(DIRECTIVE 1): In the Raspberry Pi polling text, what two features identify a listening socket?
(DIRECTIVE 2): Carry on the Raspberry Pi polling text, starting right after its final sentence.
** START TEXT **
When the Raspberry Pi is a server, it listens on a port until some other entity connects to it. You can use the following netstat command to get only the sockets that are waiting for connections:

netstat({filter: {state: "LISTEN"} }, function(data) { … });

This filter only catches TCP and TCP for IPv6 sockets. UDP sockets don't have a listen state, and node-netstat does not return them anyway. Later in this article, I outline how you can work with UDP sockets.

The callback function is called with each socket that matches the filter, and gets the socket information in a structure. A listening socket can be identified by two features: the protocol (TCP, UDP, or the IPv6 versions of those protocols) and the port number. The following callback function gets that data and stores it in a hash table similar to the one that we used for processes earlier.

function(data) {
	listenSockets[data["local"]["port"] + "/" + data["protocol"]] = true;
}

Building a usage pattern from periodic polling

To poll processes and network sockets that are listening for connections, you need to determine two parameters:

  • Polling frequency. How often should we look at the running processes and network sockets?
  • Cycle length. How long should the program track the device to get a complete picture? For example, if the device uploads to a server once an hour, this period needs to be at least an hour. If the program contacts a server to look for updates once a day, this period has to be at least a day. During that time period, you need to provide the device with any input conditions that it might experience in real life so that their consequences will be part of the detected usage pattern.

The following code shows the definition of these parameters:

// Polling frequency, in seconds. This is how often we look at the
// process and socket lists.
var pollingFreq = 1;

// Time for a full cycle of the device, in seconds. This means that
// anything that happens on this device, we expect to happen at least
// once during that time.
var cycleLength = 60;

To start polling, we use the command setInterval. The return value of that command is an identifier that can be used to later stop the polling.
** END TEXT **
** START DATASET CONTENT **
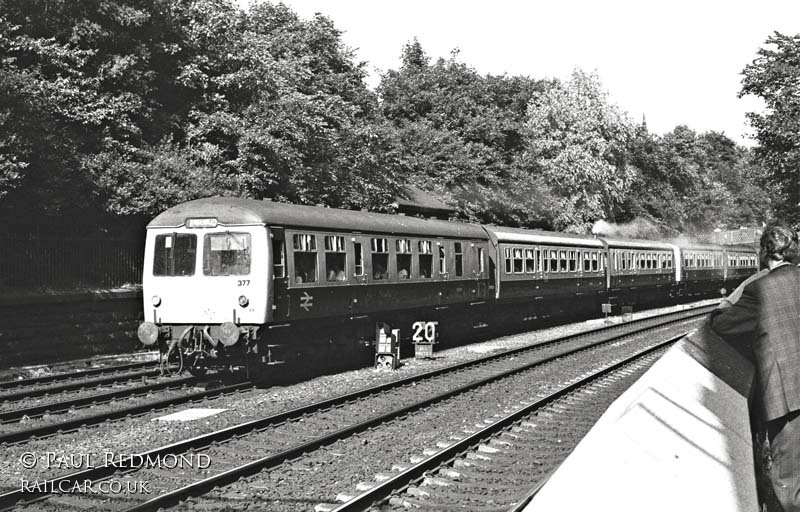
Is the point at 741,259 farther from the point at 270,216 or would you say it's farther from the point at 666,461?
the point at 666,461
** END DATASET CONTENT **
(REPLY 1): The protocol (TCP, UDP, or their IPv6 versions) and the port number.

(REPLY 2):
// Set up the polling
var processInterval = setInterval(getProcesses, pollingFreq *1000);
var socketInterval = setInterval(getSockets, pollingFreq *1000);


var pollingDone = false;

// End polling
var endPolling = function() {
	clearInterval(processInterval);
	clearInterval(socketInterval);

	pollingDone = true;
};

Finally, we can use the setTimeout command to end the polling. If we want, it can also report the results:

// Set up end of polling
setTimeout(function() {
		endPolling();
		console.log(JSON.stringify({
			processes: processHistory,
			sockets: listenSockets		
		}));
	}, cycleLength*1000);

Active connections

Finding information about connections where the device is the client is harder. These connections can be very short lived, so polling periodically is not going to see them. The solution in this case is to run the tcpdump command, which is a network sniffer that sees everything that passes through the interface. (You can read more about this tcpdump command in its man page.)

In this article, we are only interested in the first packet of the connection (which is always client to server), and only if that first packet is outgoing, from our IoT device to the network.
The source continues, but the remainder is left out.